Just when I thought I was so special I thought I had it all

It’s interesting to watch the news on Race to the Top  winner states backpeddling on their promises unfold at the same time as the new Early Learning Challenge RTT competition is rolling out. The original Race to the Top was based on a mishmash of rewarding states for things they’d actually done or put in place, and for things they hadn’t yet done, but planned to do. To the extent that Race to the Top’s rewards for things states had actually done pressed states to move quickly to enact legislative and policy changes, it seems to have been pretty successful in doing that. It’s no so clear we’ll have as much to show from the things states promised to do. At the time RTT came out, some critics said the criteria and scoring leaned too much in the direction of rewarding states for plans, rather than completed actions. Recent news seems to be bearing some of that criticism out.

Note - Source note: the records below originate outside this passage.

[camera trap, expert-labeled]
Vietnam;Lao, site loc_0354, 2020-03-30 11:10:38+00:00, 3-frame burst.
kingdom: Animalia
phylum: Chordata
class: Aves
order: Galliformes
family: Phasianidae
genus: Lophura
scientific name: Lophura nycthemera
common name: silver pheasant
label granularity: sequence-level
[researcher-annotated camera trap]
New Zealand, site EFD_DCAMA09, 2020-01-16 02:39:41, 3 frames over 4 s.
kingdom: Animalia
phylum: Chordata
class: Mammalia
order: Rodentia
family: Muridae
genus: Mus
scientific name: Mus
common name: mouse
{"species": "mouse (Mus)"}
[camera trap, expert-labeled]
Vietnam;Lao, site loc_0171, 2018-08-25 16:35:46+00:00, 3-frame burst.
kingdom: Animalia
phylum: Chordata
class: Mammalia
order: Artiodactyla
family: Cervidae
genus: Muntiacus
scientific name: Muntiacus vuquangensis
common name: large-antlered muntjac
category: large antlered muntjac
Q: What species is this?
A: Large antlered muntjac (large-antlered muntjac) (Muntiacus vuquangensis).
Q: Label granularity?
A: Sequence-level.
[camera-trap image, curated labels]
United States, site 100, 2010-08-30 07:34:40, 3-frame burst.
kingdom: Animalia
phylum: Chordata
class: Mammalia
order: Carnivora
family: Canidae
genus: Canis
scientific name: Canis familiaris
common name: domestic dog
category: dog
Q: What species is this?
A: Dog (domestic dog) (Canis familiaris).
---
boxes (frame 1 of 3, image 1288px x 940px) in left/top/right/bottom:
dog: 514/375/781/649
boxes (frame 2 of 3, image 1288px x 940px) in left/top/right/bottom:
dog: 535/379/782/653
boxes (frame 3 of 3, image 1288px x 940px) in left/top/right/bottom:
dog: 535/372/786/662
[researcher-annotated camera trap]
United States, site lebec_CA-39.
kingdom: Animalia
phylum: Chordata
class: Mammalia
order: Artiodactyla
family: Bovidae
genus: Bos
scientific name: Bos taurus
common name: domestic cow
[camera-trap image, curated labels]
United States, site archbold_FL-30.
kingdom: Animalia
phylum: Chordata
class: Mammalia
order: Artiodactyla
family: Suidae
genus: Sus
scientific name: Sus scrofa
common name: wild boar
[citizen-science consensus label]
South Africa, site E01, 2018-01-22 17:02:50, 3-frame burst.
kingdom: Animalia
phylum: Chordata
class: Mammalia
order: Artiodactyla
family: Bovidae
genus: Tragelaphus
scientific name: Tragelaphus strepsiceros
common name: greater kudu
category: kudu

That’s particularly concerning looking at the Early Learning Challenge RTT competition, because if anything, Early Learning Challenge falls even more on the side of rewarding states for things they say they plan to do–as opposed to things they’ve already done–than the original RTT did. That’s probably inevitable, given that a.) most state’s don’t have all the core elements of the ELC criteria in place; b.) this competition won’t be able to drive much in the way of new legislation because of the grant timelines don’t line up well with legislative sessions; and c.) This ELC program smooshes together two separate programs–one for states that already had infrastructure in place, and one for those working to create it–that were laid out in the original ELC legislation that was included, but then jettisoned, from last year’s student aid reform legislation. But don’t be surprised if a year or so from now we’re reading stories about states pushing back timelines for kindergarten entry assessments or statewide QRIS roll-outs (actually, maybe, be a little surprised, but only because the press generally doesn’t pay as much attention to early childhood as they do to K-12 education, and this program has largely flown under the radar in that way.)